For many, cannabis legalization is almost like a good dream; after years of watching the plant get demonized, people finally get to see it receive the positive attention it deserves. For Tim Pate, an artist and activist from the American Northwest, the best way to channel these demons is to put them on pumpkins, light one up and celebrate Halloween. Pate has been decorating spooky pumpkins for locals and fighting the good fight for years, spreading the word about cannabis and all the positive experiences he has had with the plant throughout his lifetime and advising on rules for legalization. Pate has also been carving pumpkins exclusively for CULTURE over the years, so this Halloween, we sat down with him to talk cannabis, carving, the Grateful Dead and things that go bump in the night.
How did you first start making art, and what are your inspirations? Were you always an artist or did this develop later in life?
I’ve been an artist my entire life. My great-grandfather taught me how to carve pumpkins when I was 14. Nature has always been my greatest inspiration, and carving faces is my biggest challenge and pleasure.
What inspired the cannabis-themed pumpkins? What is the idea behind them, and how did this get started?
I know a lot of cannabis dispensary owners and have carved quite a few pumpkins to decorate their stores, so I’m always trying to think of something new that will be fun and challenging, and CULTURE Magazine has pushed me artistically, too. The idea behind it is fun and money. Agro-entertainment is big business, and I’ve been involved in it for 18 years. The pumpkin patch I carve for on Sauvie Island [in Oregon] is having its 50th year anniversary this year.
How did you first start using cannabis? Has the plant always been a part of your life?
My first taste was at Nathan Hale High School in Tulsa, Oklahoma in the “smoke hole.” But don’t tell anybody; I might get in trouble!
How has cannabis affected your life, your health and your creativity? What impact has it had on you?
I spent 17 years in the crisis business, and I worked on the Rock Medicine team for the Grateful Dead from 1988, until Jerry Garcia died in 1995. I was the buckstopper in the Down Tent and never saw a cannabis overdose. It got me to thinking, and I came to the conclusion that cannabis was not harmful, so I became an activist. I’ve spent the last 22 years on Mainstage at the Seattle Hempfest declaring the goodness of cannabis and will do so ‘til I’m gone. I’m also featured in the book Cannabis Saved My Life, and it did just that . . . saved my life. And yes, when I have great pot, I can do great things creatively.
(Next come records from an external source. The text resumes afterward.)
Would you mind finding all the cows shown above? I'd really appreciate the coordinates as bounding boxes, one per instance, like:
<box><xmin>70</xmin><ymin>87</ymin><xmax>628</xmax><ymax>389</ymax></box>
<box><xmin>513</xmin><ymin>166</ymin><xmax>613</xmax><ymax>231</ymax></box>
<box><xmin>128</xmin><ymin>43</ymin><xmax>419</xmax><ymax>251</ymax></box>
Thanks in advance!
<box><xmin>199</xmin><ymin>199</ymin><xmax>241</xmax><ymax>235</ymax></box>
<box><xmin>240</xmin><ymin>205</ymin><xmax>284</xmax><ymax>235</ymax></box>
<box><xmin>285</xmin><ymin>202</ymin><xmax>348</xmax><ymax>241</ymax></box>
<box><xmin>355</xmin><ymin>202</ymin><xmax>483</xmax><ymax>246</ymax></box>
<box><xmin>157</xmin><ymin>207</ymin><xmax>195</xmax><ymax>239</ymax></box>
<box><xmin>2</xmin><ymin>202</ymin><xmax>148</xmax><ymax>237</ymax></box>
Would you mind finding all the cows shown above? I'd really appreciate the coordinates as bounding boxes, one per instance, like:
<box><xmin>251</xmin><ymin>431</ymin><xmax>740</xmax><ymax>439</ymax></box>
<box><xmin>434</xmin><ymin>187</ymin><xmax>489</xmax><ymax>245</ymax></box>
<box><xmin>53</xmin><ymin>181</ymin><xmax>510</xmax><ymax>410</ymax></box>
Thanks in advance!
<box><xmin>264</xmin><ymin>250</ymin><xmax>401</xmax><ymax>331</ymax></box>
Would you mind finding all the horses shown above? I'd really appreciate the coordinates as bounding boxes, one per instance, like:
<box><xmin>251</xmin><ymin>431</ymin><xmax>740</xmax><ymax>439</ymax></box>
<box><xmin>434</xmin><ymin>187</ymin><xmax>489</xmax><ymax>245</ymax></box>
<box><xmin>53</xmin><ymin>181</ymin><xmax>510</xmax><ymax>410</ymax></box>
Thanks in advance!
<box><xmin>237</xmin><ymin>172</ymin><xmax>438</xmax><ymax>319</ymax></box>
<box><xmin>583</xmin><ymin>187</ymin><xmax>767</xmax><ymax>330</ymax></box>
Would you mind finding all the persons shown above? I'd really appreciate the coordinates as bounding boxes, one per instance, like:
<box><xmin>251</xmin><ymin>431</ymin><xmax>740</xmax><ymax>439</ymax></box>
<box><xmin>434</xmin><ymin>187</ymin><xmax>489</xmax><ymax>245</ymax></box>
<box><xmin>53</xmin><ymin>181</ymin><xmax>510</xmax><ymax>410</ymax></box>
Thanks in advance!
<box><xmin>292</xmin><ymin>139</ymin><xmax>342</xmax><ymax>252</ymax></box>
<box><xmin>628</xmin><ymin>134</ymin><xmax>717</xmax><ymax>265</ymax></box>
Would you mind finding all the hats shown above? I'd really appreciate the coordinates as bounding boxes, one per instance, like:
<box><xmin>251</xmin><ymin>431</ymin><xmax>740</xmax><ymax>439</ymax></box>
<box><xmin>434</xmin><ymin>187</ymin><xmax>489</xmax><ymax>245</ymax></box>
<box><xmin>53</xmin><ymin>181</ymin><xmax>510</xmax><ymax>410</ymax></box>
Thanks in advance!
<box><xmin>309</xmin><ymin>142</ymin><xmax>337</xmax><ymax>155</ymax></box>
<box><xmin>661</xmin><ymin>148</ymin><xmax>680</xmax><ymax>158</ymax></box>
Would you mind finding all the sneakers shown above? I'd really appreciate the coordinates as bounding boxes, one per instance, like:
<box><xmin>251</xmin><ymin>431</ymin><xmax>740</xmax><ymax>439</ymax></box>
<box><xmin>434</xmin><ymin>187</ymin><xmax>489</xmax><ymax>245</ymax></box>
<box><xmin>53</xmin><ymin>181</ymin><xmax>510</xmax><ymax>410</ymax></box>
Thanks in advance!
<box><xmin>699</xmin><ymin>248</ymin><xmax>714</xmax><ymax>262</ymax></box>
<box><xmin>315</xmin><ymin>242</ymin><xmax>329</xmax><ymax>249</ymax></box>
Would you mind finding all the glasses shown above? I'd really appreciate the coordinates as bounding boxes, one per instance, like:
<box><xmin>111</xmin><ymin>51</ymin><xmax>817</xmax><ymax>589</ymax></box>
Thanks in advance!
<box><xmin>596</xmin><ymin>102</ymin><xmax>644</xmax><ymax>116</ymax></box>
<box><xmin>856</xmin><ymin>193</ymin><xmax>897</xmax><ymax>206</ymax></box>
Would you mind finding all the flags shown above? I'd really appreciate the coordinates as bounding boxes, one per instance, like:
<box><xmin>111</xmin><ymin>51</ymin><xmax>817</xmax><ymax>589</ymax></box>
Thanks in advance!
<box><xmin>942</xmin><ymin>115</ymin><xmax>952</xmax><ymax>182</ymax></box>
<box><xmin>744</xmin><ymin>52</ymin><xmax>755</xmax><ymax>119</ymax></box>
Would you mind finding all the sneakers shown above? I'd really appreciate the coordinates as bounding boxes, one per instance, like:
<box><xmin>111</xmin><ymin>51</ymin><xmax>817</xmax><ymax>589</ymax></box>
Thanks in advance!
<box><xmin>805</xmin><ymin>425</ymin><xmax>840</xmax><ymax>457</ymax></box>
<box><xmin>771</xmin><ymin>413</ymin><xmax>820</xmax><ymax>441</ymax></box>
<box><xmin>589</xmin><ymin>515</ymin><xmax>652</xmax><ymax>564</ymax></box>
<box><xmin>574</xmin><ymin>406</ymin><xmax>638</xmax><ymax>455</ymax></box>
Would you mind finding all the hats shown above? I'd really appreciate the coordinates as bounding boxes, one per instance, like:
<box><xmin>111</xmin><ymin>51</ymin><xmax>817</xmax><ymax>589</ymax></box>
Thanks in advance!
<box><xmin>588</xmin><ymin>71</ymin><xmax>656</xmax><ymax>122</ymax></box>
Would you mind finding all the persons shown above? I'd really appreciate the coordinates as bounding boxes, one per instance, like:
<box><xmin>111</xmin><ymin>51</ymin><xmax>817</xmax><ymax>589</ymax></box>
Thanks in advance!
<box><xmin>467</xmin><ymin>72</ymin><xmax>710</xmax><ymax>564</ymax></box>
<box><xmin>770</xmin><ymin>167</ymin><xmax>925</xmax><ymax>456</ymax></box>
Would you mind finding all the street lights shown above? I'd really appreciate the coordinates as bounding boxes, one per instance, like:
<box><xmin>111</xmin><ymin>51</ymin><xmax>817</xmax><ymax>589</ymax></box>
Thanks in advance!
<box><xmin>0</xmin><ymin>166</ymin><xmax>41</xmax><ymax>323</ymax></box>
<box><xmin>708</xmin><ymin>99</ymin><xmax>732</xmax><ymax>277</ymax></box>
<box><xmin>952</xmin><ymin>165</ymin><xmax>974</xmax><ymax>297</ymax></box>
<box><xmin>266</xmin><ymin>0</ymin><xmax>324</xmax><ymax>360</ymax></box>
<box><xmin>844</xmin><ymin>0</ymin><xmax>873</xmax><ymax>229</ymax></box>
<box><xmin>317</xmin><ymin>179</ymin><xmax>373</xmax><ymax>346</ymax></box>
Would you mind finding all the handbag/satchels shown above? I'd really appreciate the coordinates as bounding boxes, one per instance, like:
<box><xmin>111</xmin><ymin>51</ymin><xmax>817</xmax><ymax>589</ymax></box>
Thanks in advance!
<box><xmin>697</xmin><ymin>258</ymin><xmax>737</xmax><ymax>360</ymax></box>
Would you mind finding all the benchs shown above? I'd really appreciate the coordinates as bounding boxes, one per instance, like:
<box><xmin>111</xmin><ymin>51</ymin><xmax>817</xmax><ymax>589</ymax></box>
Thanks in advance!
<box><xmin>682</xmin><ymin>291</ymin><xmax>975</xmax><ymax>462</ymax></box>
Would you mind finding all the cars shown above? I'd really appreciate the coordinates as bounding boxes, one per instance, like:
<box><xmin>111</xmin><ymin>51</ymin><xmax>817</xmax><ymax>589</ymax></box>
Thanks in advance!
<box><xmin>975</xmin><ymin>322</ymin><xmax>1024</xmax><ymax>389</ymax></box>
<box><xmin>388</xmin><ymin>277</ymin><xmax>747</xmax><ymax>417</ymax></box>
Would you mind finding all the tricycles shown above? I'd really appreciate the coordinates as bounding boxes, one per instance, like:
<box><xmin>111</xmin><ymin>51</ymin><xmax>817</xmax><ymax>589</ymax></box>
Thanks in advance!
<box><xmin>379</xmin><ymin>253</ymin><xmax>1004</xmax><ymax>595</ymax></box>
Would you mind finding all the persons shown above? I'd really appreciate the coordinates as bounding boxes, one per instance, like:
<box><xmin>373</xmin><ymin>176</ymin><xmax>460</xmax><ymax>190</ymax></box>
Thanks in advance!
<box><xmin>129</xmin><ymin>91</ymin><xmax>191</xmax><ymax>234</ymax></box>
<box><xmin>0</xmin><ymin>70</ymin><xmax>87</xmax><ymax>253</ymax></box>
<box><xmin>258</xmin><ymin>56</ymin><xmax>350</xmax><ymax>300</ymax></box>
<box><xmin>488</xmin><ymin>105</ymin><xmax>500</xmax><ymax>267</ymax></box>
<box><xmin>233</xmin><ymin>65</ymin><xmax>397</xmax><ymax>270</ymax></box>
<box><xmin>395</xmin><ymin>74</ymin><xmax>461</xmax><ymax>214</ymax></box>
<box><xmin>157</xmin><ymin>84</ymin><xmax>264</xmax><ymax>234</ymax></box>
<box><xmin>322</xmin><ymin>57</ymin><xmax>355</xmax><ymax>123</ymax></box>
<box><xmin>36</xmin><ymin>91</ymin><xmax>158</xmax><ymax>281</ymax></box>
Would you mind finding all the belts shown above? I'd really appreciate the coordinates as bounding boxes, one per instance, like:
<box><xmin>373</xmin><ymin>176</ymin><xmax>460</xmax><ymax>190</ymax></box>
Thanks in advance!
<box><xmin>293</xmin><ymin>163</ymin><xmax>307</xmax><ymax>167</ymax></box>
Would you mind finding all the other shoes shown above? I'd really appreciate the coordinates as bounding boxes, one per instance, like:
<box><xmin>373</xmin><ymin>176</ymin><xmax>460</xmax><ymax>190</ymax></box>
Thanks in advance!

What do you think about legalization so far? What could be done better or differently, and how are you involved with activism?
When I began as an activist, recreational cannabis was a dream. Now it’s a reality. I love it. For the past five years I’ve served on the [Industrial Hemp Rules Advisory Committee] for the State of Oregon and helped write the rules we work under.
Do you have any cool plans for Halloween pumpkin carving this year?
Carve for CULTURE, Fox News, NBC. I have 15 days, 15 different locations in a row so . . . it’s all cool to me.